Analysis by the father of American Geopolitics Dr. Daniel Fine, MIT.


For the complete article use this link–> http://www.daily-times.com/farmington-opinion/ci_27759499/column-marginal-wells-could-remain-active-royalty-reductions

The oil price collapse has put at risk marginal or stripper well production in New Mexico and the United States.
There are 15,000 such producing wells in the state yielding an average of less than three barrels per day. Over 400,000 are working in the country. Combined, some 15 percent of total oil production is from stripper wells. Stripper wells include natural gas wells with marginal production.

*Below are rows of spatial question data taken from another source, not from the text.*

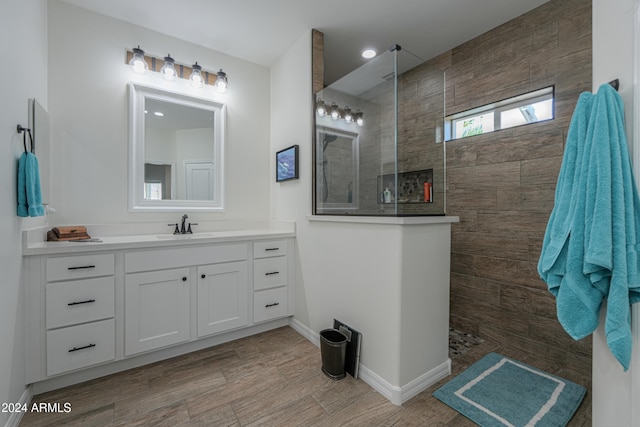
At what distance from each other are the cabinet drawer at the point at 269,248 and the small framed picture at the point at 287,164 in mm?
681

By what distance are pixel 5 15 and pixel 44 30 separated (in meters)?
0.89

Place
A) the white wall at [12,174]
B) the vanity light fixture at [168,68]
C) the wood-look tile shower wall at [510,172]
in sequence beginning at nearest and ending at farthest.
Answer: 1. the white wall at [12,174]
2. the wood-look tile shower wall at [510,172]
3. the vanity light fixture at [168,68]

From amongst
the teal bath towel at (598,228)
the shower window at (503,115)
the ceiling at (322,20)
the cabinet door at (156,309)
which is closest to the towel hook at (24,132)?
the cabinet door at (156,309)

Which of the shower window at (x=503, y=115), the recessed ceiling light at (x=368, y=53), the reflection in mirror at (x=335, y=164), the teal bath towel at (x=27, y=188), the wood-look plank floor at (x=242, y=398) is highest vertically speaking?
the recessed ceiling light at (x=368, y=53)

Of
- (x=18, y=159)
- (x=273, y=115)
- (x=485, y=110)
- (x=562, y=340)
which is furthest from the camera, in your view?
(x=273, y=115)

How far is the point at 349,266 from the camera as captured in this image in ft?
6.81

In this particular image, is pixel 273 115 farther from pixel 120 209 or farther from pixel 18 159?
pixel 18 159

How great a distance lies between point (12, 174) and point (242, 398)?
1.86 m

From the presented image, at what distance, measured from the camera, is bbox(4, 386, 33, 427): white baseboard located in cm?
142

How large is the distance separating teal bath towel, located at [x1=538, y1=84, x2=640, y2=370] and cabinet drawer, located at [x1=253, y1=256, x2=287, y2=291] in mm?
2067

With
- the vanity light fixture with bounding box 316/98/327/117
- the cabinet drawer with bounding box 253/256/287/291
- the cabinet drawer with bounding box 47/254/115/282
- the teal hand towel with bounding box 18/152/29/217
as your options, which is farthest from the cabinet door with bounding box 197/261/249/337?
the vanity light fixture with bounding box 316/98/327/117

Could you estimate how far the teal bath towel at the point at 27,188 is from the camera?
5.10 ft

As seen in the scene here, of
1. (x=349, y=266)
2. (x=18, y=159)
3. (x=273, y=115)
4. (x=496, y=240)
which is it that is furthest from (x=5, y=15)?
(x=496, y=240)

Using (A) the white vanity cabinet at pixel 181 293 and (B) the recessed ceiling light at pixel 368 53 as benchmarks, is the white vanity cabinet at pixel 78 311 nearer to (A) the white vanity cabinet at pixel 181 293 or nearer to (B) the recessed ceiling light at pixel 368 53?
(A) the white vanity cabinet at pixel 181 293
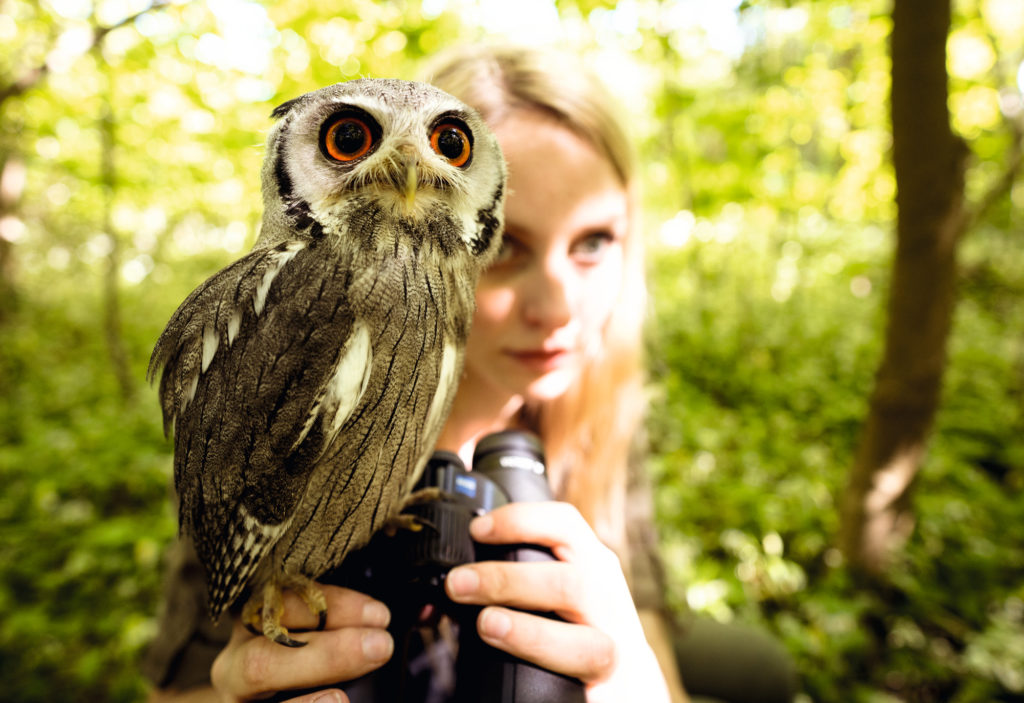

Since the shale oil extraction breakthrough beginning in 2009, service costs have increased. Most stripper owners require a $70 price per barrel of oil (West Texas Intermediate) to avoid shut-in. The decision to shut-in is not taken lightly. In New Mexico if there is no production reported for 60 days, the lease is lost. Once shut-in or abandoned, stripper wells’ oil production and reserves are lost to the state and the country.
It is uneconomic to drill a well from shut-in or abandoned status for three barrels per day.
Stripper production is a strategic privately held oil reserve and has provided, since 1973, an offset against supply disruption. It is recognized by the Organization of Petroleum Exporting Countries, which is in a price war against American shale producers and stripper well production, that both operators are high-cost producers. The organization’s objective is more OPEC oil and less American — Southwest and North Dakota — in the market.
The stripper producer must decide whether to lose money and hold his lease or shut-in as abandonment which surrenders the lease. It was this circumstance that New Mexico considered in 1994 when the state Legislature passed a bill into law that provided royalty rate reduction. Lowering the royalty rates paid by stripper well owners to state and the federal governments provides an economic incentive to avoid shut-in.
Over a million barrels a day production could be lost without royalty rate reduction.
This program has not been promoted and today is not widely known by the stripper owners as it languished in the New Mexico State Land Office while the price of oil remained high. Fewer than 400 wells are registered for program incentives out of nearly 5,000 operating wells. A recent effort to reactivate and upgrade the program through an amendment that would raise the qualification from three to six barrels per day — 10 barrels at 20,000 feet in well depth — failed.